Prompt: The records below must be output exactly, with no images carried over.

"""

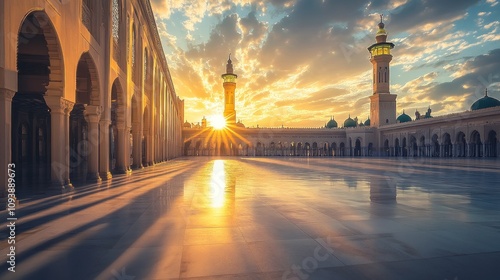 Golden hour at the Kaaba, warm sunlight creating a beautiful glow on the mosque, soft hues and long shadows, peaceful setting 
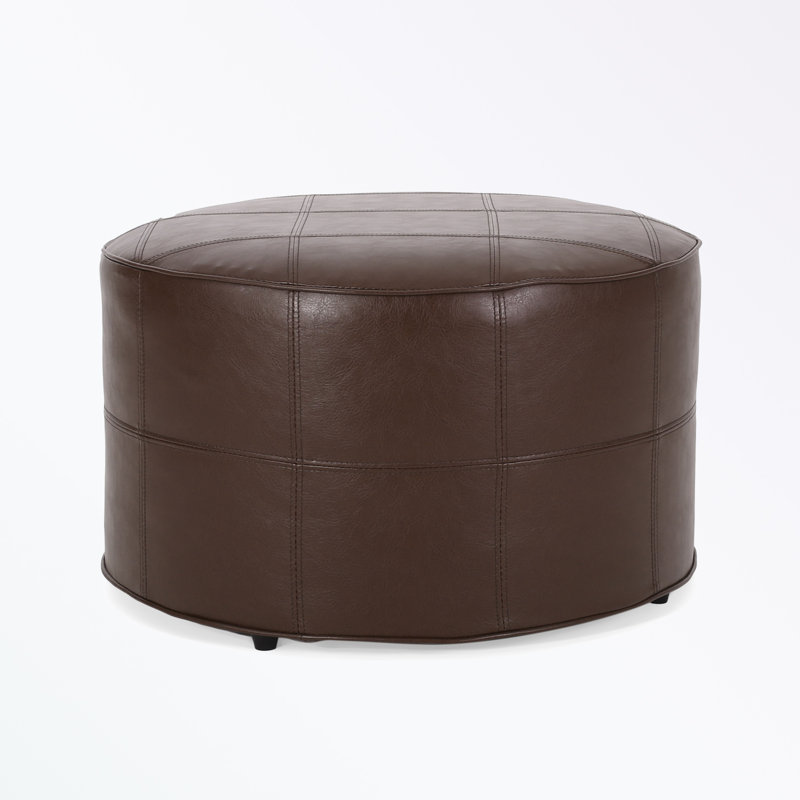 Repose-pieds rond en similicuir avec assise souple, Marron foncé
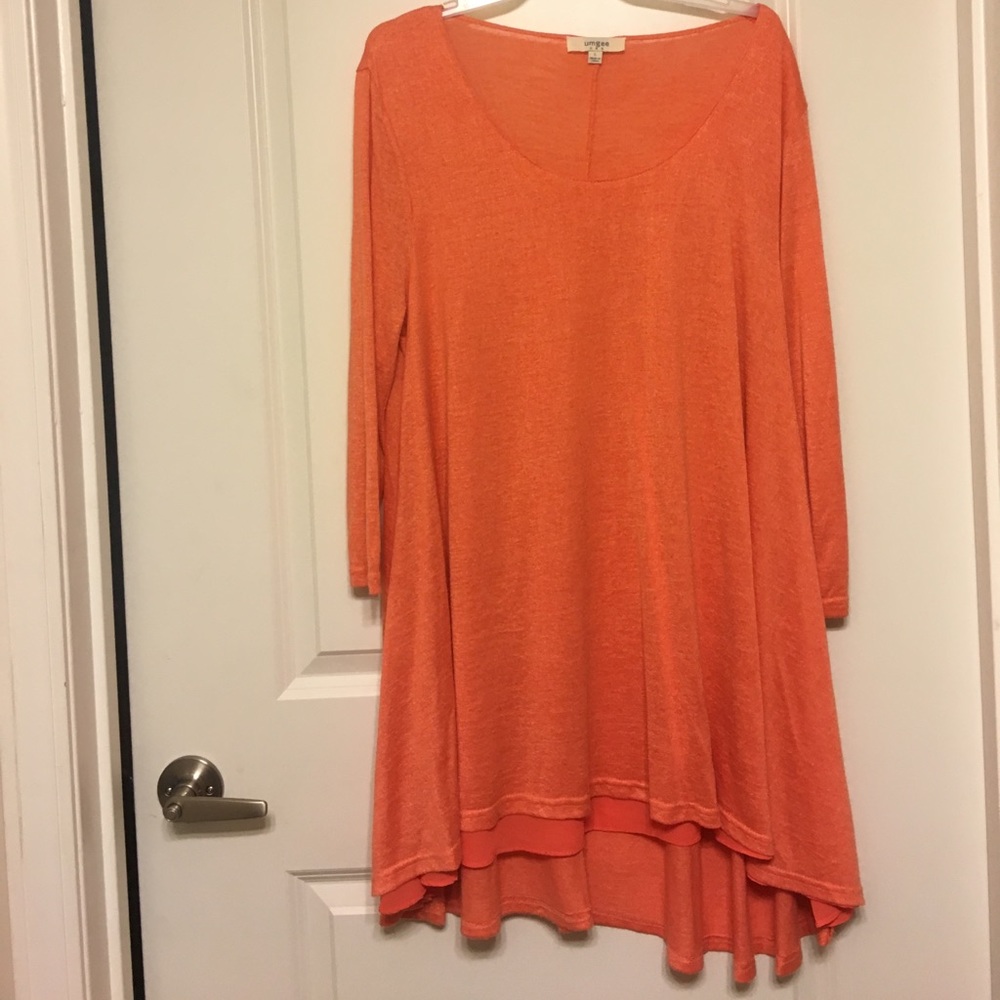 Orange sweater dress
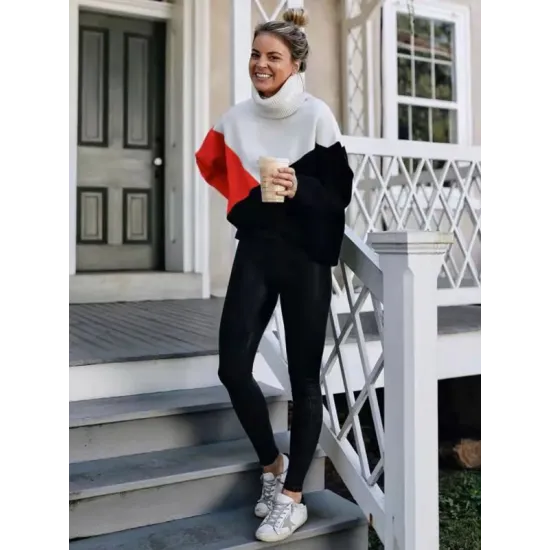 Original Loose Split-Joint Contrast Color High-Neck Long Sleeves Sweater Top Original Loose Split-Joint Contrast Color High-Neck Long Sleeves Sweater Top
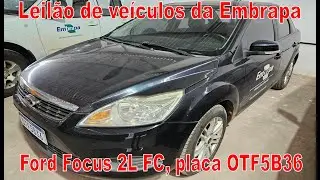 Ford Focus 2L FC, placa OTF5B36; ano 2013 em leilão da Embrapa
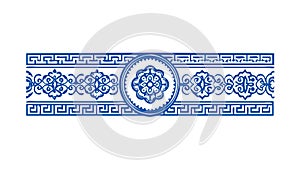 Intricate Blue Geometric Pattern Border Decorative Design Vector, vector design Generative AI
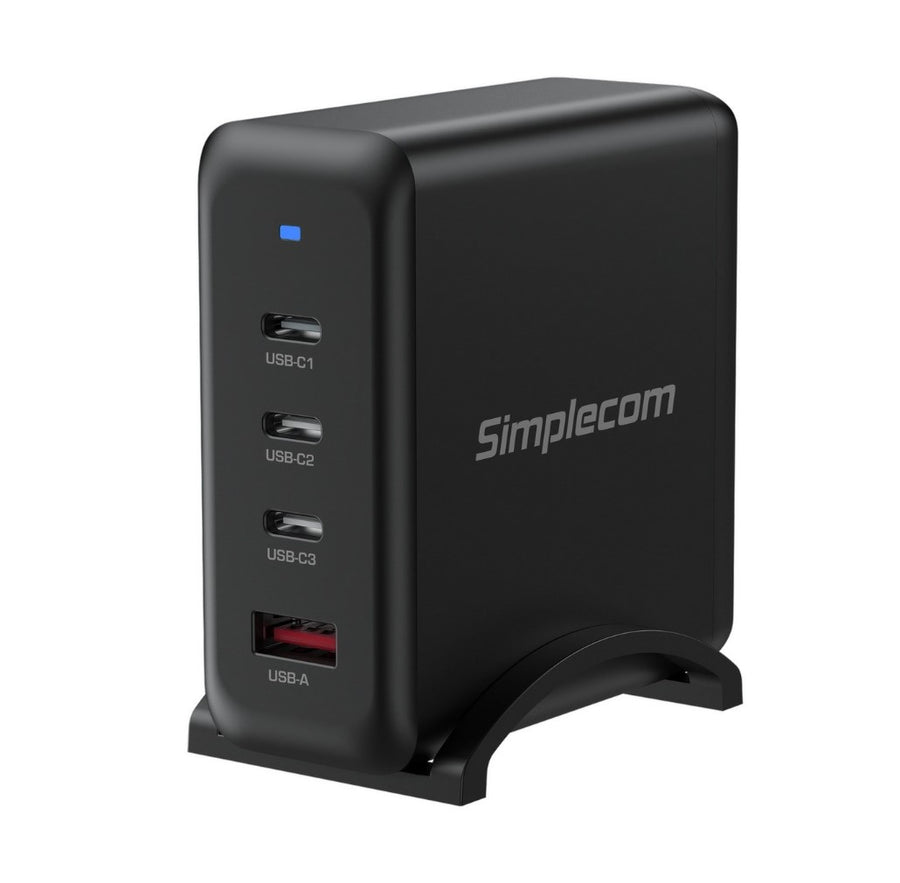 Simplecom CU400 4-Port PD 100W GaN Fast Charger 3xUSB-C + USB-A for Phone Tablet Laptop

"""

Exercise output:
 Golden hour at the Kaaba, warm sunlight creating a beautiful glow on the mosque, soft hues and long shadows, peaceful setting 
 Repose-pieds rond en similicuir avec assise souple, Marron foncé
 Orange sweater dress
 Original Loose Split-Joint Contrast Color High-Neck Long Sleeves Sweater Top Original Loose Split-Joint Contrast Color High-Neck Long Sleeves Sweater Top
 Ford Focus 2L FC, placa OTF5B36; ano 2013 em leilão da Embrapa
 Intricate Blue Geometric Pattern Border Decorative Design Vector, vector design Generative AI
 Simplecom CU400 4-Port PD 100W GaN Fast Charger 3xUSB-C + USB-A for Phone Tablet Laptop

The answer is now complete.